• _About this exercise_
Please copy exactly the part of the records below that opens with the line containing "Jul mönster - ett" and closes with the line containing "Podpisem společného memoranda", leaving out any pictures.

── Records

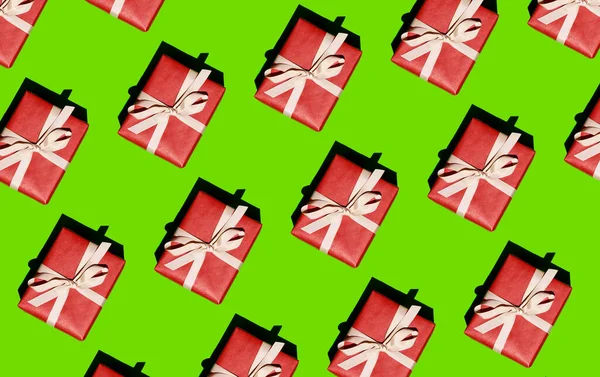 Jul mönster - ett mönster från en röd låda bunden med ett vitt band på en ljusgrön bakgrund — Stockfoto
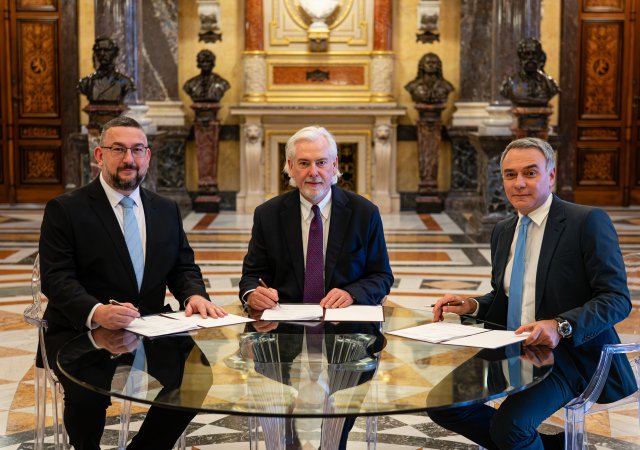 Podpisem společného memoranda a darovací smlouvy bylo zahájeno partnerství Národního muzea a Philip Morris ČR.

────
── Records

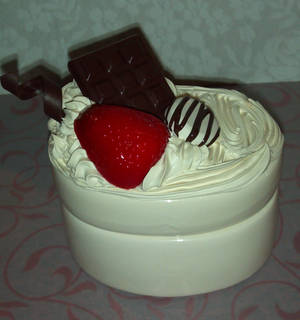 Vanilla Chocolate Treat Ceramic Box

────
── Records

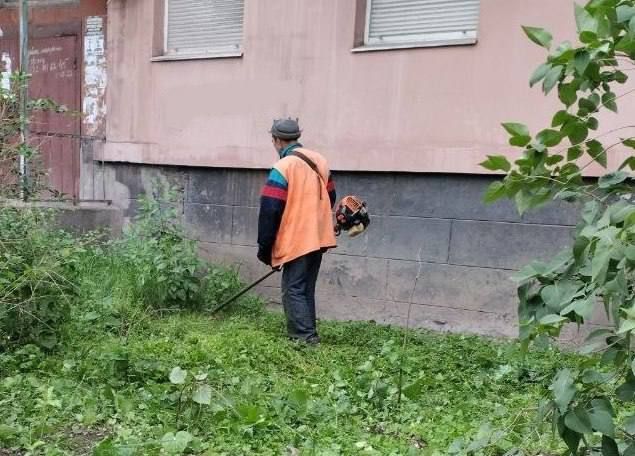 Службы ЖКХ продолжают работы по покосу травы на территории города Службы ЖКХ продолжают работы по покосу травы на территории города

────

• _Response area_
 Jul mönster - ett mönster från en röd låda bunden med ett vitt band på en ljusgrön bakgrund — Stockfoto
 Podpisem společného memoranda a darovací smlouvy bylo zahájeno partnerství Národního muzea a Philip Morris ČR.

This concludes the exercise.